-- Start --

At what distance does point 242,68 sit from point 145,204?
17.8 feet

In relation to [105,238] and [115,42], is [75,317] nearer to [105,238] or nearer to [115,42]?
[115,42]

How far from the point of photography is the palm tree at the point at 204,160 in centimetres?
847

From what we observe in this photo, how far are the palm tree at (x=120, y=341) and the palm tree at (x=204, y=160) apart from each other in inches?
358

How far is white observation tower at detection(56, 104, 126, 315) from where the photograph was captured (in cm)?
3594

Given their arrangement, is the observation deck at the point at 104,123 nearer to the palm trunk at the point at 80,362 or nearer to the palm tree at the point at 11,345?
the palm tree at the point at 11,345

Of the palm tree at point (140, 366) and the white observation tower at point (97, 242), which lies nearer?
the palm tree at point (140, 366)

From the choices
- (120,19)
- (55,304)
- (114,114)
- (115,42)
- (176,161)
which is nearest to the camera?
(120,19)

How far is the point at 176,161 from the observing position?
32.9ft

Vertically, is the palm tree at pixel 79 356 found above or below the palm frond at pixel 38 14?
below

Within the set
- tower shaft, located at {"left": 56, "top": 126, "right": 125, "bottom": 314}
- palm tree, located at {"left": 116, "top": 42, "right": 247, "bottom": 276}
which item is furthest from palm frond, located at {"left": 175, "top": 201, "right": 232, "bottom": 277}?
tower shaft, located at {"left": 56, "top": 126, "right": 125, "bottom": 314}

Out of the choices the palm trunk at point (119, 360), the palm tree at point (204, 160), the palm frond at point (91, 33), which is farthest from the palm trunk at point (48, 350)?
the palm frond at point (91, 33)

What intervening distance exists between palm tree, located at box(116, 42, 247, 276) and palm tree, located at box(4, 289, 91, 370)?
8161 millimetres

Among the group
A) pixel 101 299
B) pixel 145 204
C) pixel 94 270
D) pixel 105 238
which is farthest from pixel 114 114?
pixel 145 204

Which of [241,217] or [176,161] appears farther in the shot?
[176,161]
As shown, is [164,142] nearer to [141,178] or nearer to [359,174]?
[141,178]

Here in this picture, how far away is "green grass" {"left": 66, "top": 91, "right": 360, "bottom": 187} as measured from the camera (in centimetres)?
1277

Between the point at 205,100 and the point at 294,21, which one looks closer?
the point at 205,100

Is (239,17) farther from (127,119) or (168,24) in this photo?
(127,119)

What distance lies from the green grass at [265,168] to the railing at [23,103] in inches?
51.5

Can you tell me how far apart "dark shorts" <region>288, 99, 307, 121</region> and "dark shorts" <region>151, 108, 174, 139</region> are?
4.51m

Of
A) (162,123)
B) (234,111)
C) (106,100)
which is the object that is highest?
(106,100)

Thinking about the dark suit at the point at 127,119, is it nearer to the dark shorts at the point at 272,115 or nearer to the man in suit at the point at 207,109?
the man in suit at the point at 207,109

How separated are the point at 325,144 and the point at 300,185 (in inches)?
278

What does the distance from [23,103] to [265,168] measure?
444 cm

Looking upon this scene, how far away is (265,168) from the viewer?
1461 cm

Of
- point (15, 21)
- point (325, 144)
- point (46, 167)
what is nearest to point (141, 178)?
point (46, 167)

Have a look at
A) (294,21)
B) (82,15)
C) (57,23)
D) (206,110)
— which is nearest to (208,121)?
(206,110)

-- End --

Task objective
Please rewrite the items above with every instance of "observation tower" changed to "lookout tower", leaving all else unchanged.

Answer to this problem
At what distance does point 242,68 sit from point 145,204?
17.8 feet

In relation to [105,238] and [115,42], is [75,317] nearer to [105,238] or nearer to [115,42]?
[115,42]

How far from the point of photography is the palm tree at the point at 204,160 in centimetres?
847

From what we observe in this photo, how far are the palm tree at (x=120, y=341) and the palm tree at (x=204, y=160) apart from each other in inches?
358

How far is white lookout tower at detection(56, 104, 126, 315) from where the photograph was captured (in cm)?
3594

Given their arrangement, is the observation deck at the point at 104,123 nearer to the palm trunk at the point at 80,362 or nearer to the palm tree at the point at 11,345?
the palm tree at the point at 11,345

Of the palm tree at point (140, 366) and the white lookout tower at point (97, 242), which lies nearer?
the palm tree at point (140, 366)

From the choices
- (120,19)
- (55,304)
- (114,114)
- (115,42)
- (176,161)
which is nearest to the camera?
(120,19)

How far is the point at 176,161 from the observing position?
32.9ft

Vertically, is the palm tree at pixel 79 356 found above or below the palm frond at pixel 38 14?
below

Within the set
- tower shaft, located at {"left": 56, "top": 126, "right": 125, "bottom": 314}
- palm tree, located at {"left": 116, "top": 42, "right": 247, "bottom": 276}
which item is furthest from palm frond, located at {"left": 175, "top": 201, "right": 232, "bottom": 277}?
tower shaft, located at {"left": 56, "top": 126, "right": 125, "bottom": 314}

Out of the choices the palm trunk at point (119, 360), the palm tree at point (204, 160), the palm frond at point (91, 33), which is farthest from the palm trunk at point (48, 350)?
the palm frond at point (91, 33)

What intervening distance exists between palm tree, located at box(116, 42, 247, 276) and palm tree, located at box(4, 289, 91, 370)?
8161 millimetres

Among the group
A) pixel 101 299
B) pixel 145 204
C) pixel 94 270
D) pixel 105 238
which is farthest from pixel 114 114?
pixel 145 204

Which of [241,217] or [176,161] appears farther in the shot?
[176,161]
As shown, is [164,142] nearer to [141,178] or nearer to [359,174]?
[141,178]

Here in this picture, how far away is "green grass" {"left": 66, "top": 91, "right": 360, "bottom": 187} as measured from the camera (in centimetres)?
1277

Between the point at 205,100 and the point at 294,21, which one looks closer?
the point at 205,100

Is (239,17) farther from (127,119) or (168,24) in this photo?
(127,119)

What distance lies from the green grass at [265,168] to the railing at [23,103] in inches?
51.5

Can you tell me how far apart "dark shorts" <region>288, 99, 307, 121</region> and "dark shorts" <region>151, 108, 174, 139</region> are?
4.51m

Of
A) (162,123)
B) (234,111)
C) (106,100)
which is the object that is highest?
(106,100)

Thinking about the dark suit at the point at 127,119, is it nearer to the dark shorts at the point at 272,115 or nearer to the man in suit at the point at 207,109?
the man in suit at the point at 207,109

How separated are the point at 325,144 and the point at 300,185 (in inches)?
278

What does the distance from [23,103] to [265,168] measure?
444 cm

Looking upon this scene, how far away is (265,168) from the viewer?
1461 cm

Of
- point (15, 21)
- point (325, 144)
- point (46, 167)
what is nearest to point (141, 178)?
point (46, 167)

Have a look at
A) (294,21)
B) (82,15)
C) (57,23)
D) (206,110)
— which is nearest to (208,121)?
(206,110)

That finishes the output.